*** Text excerpt ***

The Coastal Regional Commission, based in Darien, operates a 10-county bus service called Coastal Coaches in cooperation with county governments, including Bulloch’s. Originally, the CRC, which will operate Statesboro’s buses under contract with the city and exclusively on routes within the city limits, added four buses that would be Statesboro’s first to a fall 2020 order of replacement buses for the CRC’s fleet.

Originally, those were to have been buses with room for 10 riders, including two seats that could be folded away to make room for people in wheelchairs.

But the COVID-19 pandemic intervened, and officials blamed a long delay in bus delivery on a lingering shortage of microprocessor chips for vehicle electronics. A forecast summer 2021 launch of the Statesboro bus service gave way to a more cautious prediction of a possible fall or winter startup, which also did not materialize.

A CRC transit official was left a voicemail message Thursday but has not been reached to explain why the buses are now smaller. But city staff members said these were apparently the first buses readily available.

City Manager Charles Penny forwarded Washington’s memo to the mayor and council members and also provided a photo of a Starlite Transit Series bus, built by Starcraft Bus on a Ford chassis, without any of the logos or other decoration.

The illustration slide also includes a bus floorplan showing six regular passenger seats plus one wheelchair in the back, and but possibly also a fold-down seat beside the wheelchair. A stepped entrance is shown at the right front of the bus across from the driver’s seat and a lift entrance at the right rear across from the wheelchair space.

 

Bus stops

Washington also identified the locations for the three bus-stop shelters now being purchased. One will be for the route transfer station, in the public parking lot at West Main and South College Streets across from the post office. The others are going to the Bulloch County Health Department at 1 West Altman St. and Cambridge Apartments at 130 Lanier Drive.

*** End of Text excerpt ***
*** Information provided ***

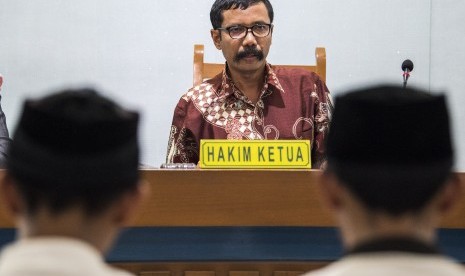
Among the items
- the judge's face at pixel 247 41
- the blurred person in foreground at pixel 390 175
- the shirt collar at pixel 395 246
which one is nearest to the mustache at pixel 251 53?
the judge's face at pixel 247 41

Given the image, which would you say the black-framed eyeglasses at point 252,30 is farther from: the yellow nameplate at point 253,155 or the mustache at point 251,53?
the yellow nameplate at point 253,155

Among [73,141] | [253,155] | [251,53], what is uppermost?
[251,53]

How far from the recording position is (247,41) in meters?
2.32

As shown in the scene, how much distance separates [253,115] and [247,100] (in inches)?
2.1

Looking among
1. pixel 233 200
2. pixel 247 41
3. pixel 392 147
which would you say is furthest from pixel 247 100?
pixel 392 147

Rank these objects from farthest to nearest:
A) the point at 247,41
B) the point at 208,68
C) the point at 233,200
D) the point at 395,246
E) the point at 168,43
Answer: the point at 168,43 → the point at 208,68 → the point at 247,41 → the point at 233,200 → the point at 395,246

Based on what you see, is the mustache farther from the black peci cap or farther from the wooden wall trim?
the black peci cap

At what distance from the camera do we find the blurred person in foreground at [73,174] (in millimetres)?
753

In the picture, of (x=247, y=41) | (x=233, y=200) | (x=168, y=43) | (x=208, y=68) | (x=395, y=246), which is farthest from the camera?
(x=168, y=43)

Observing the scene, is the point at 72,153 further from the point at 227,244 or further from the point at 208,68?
the point at 208,68

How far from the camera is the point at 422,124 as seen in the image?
0.79 meters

*** End of Information provided ***

Exercise directions →
Answer these questions from the Statesboro bus text.
(a) In which city is the Coastal Regional Commission based?
(b) What shortage did officials blame for the long delay in bus delivery?
(c) Where will the shelter for the route transfer station be placed?

Solution for this problem →
(a) Darien
(b) A lingering shortage of microprocessor chips for vehicle electronics
(c) In the public parking lot at West Main and South College Streets, across from the post office